21 August 1995 00:00 [Source: ACN]
AT LEAST two listed Chinese companies in the chemicals sector plan to issue more shares on the Hong Kong exchange next year, said industry sources in Hong Kong.
Shanghai Petrochemicals and Jilin Chemicals are expected to issue more shares next year, said sources, but declined to give details because the plans were still 'at the early stage'.
Recently, Jilin Chemicals also said it will issue US$120.5m worth of corporate bonds to finance the building of a 300 000 tonne/year ethylene project in Northeast China. (ACN 7 Aug, p7). The group was listed on the Hong Kong exchange in May this year through Jilin Chemical Industrial Company. The exercise raised HK$1.5bn (US$193.8m).

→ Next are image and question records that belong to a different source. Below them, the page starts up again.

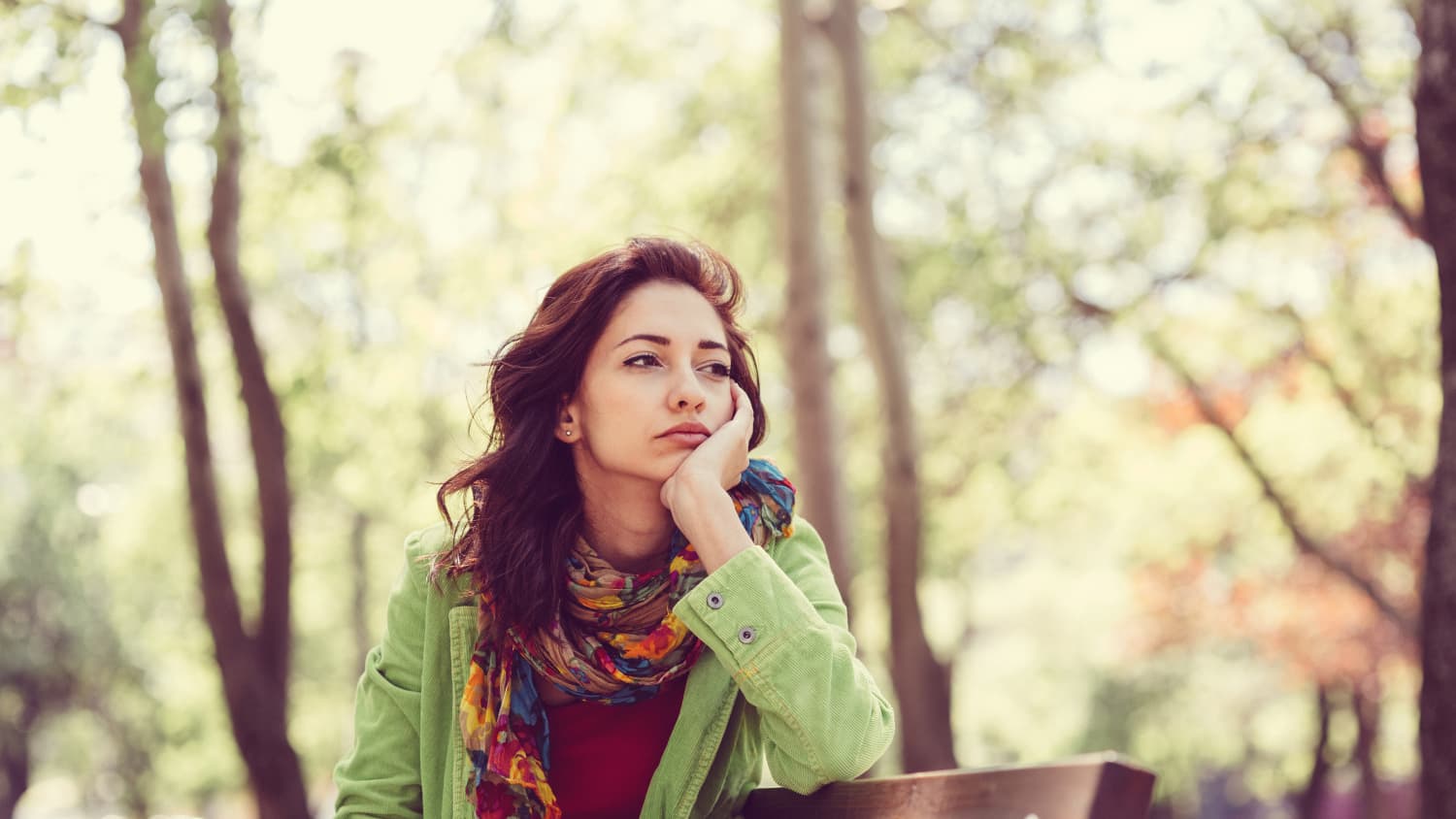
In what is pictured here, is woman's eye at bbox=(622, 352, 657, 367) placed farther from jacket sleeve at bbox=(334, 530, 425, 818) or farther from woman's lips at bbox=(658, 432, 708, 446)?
jacket sleeve at bbox=(334, 530, 425, 818)

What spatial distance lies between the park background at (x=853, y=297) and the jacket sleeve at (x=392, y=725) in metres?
0.49

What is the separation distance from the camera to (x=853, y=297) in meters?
10.1

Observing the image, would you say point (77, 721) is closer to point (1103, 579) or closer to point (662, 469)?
point (1103, 579)

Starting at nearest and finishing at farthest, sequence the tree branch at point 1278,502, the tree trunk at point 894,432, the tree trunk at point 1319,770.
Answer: the tree trunk at point 894,432
the tree branch at point 1278,502
the tree trunk at point 1319,770

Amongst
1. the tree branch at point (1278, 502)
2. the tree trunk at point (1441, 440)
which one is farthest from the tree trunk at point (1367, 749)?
the tree trunk at point (1441, 440)

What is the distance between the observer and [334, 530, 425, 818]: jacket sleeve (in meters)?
2.95

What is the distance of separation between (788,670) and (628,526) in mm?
618

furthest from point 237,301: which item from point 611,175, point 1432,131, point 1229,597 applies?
point 1229,597

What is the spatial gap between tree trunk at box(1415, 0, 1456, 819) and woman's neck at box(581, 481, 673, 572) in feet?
11.7

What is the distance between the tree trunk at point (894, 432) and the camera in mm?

There is also market talk that listed Yizheng Chemical Fibre might tap the market again to finance the fourth phase of its expansion plans.
It is planning to invest some Rmb 14bn (US$1.7bn) to expand its polyester and associated production facilities (ACN 17 July, p4).
Analysts think it is unlikely that there will be new listings of chemical companies within the year and next year because the Chinese government had indicated that the new overseas listings which are likely to be approved will focus on other sectors like power generation, automobile, and transportation.
Petrochemical firms were among the first batch of firms which were approved for overseas listing because of their huge financial requirements, said analysts.
China has already listed five chemical companies on the exchange and together they make up more than 50% of total share capital of H shares on the HK exchange.